Weniger Geld für die Märkte?
Nach Pimcos Ansicht nach lassen diese Änderungen in der FOMC-Erklärung die Möglichkeit offen, dass die Fed die erste Verringerung des Tempos ihrer Anleihekäufe bereits im September ankündigen könnte. Gleichzeitig bekräftigten sie Pimcos Einschätzung, dass der Dezember der wahrscheinlichste Zeitpunkt für die Ankündigung ist. In seiner Pressekonferenz nach der Sitzung bestätigte der Fed-Vorsitzende Jerome Powell, dass der Offenmarktausschuss FOMC nach wie vor beabsichtigt, vor einer Entscheidung "Vorankündigungen" zu machen, während er gleichzeitig erklärte, dass der Arbeitsmarkt noch einiges an "Wegstrecke" zurückzulegen habe, bevor substanzielle Fortschritte erzielt würden.
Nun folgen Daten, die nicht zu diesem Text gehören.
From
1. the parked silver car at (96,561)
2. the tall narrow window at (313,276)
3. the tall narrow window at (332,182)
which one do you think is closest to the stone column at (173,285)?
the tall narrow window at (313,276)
In jedem Fall bestätigten die Erklärung und die Pressekonferenz, dass der FOMC die Aussichten für die groß angelegten Programme zum Ankauf von Vermögenswerten (Large Scale Asset Purchase Programs, LSAPs) eingehend diskutiert hat. Pimcos Meinung nach umfassten diese Diskussionen insbesondere drei Schlüsselfragen, die die Fed in den kommenden Wochen und Monaten beantworten dürfte: Wann soll das das Herunterfahren der Anleihekäufe (Tapering) beginnen? Wie sieht der optimale Plan und Zeitplan für die Verringerung der Käufe von Vermögenswerten  aus (beispielsweise sollten die Hypothekenkäufe früher oder schneller als die Käufe von US-Staatsanleihen zurückgefahren werden)? Und wie wird die Fed ihre Reduzierungspläne kommunizieren, um die Marktvolatilität zu verringern?

Wann sollte das Tapering beginnen?
Zum Zeitpunkt der Ankündigung einer Drosselung erklärte die Fed, dass sie das derzeitige Tempo der Ankäufe von Vermögenswerten so lange beibehalten werde, bis weitere substanzielle Fortschritte im Hinblick auf ihr duales Mandat für Preisstabilität und Beschäftigung erzielt worden seien. Je nach Auslegung des FOMC könnte dieses Ziel bereits im September erreicht werden, wahrscheinlicher ist jedoch der Dezember.

Was die Preisstabilität im Rahmen des Mandats betrifft, so steht außer Frage, dass die Inflation in den USA stark zugelegt hat. So stieg die Kerninflation (Konsumentenpreisindex, CPI) in den USA im Juni auf 4,5 Prozent (im Jahresvergleich) und übertraf damit das Ziel der Fed. Die Ursachen für den Anstieg der Inflation lagen jedoch entweder in den akuten Angebotsengpässen, unter denen einige Branchenlitten (Neu- und Gebrauchtwagen sowie Autovermietungen) und in denen sich die Situation schon wieder etwas entspannt, oder in den Sektoren, die aufgrund von Einschränkungen der sozialen Mobilität die stärksten Nachfragrückgänge zu verzeichnen hatten (Flugtickets und Hotels). Damit hat der CPI-Bericht vom Juni wahrscheinlich nichts daran geändert, dass der jüngste Inflationsanstieg nur vorübergehend ist. Darüber hinaus scheinen die längerfristigen Inflationserwartungen trotz des tatsächlichen Anstiegs der Inflation immer noch mit dem längerfristigen Zwei-Prozent-Ziel der Fed übereinzustimmen.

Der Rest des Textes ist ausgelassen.